• Problem statement: Please output the records below in full, exactly as given, but without the images.

** Provided data follows **

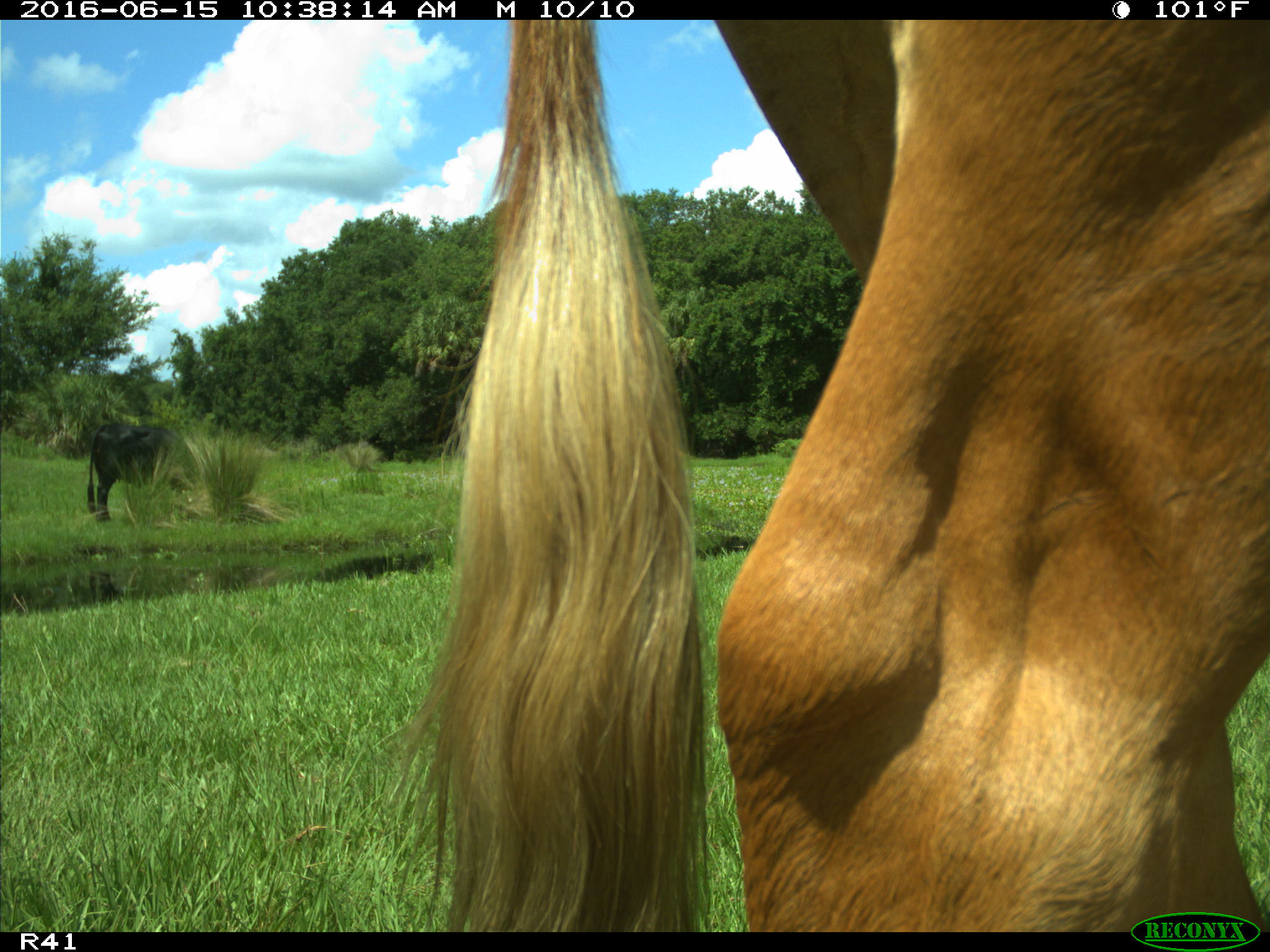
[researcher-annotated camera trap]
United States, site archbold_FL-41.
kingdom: Animalia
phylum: Chordata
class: Mammalia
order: Artiodactyla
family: Bovidae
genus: Bos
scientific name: Bos taurus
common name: domestic cow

** End of Provided data **

• Response:
[researcher-annotated camera trap]
United States, site archbold_FL-41.
kingdom: Animalia
phylum: Chordata
class: Mammalia
order: Artiodactyla
family: Bovidae
genus: Bos
scientific name: Bos taurus
common name: domestic cow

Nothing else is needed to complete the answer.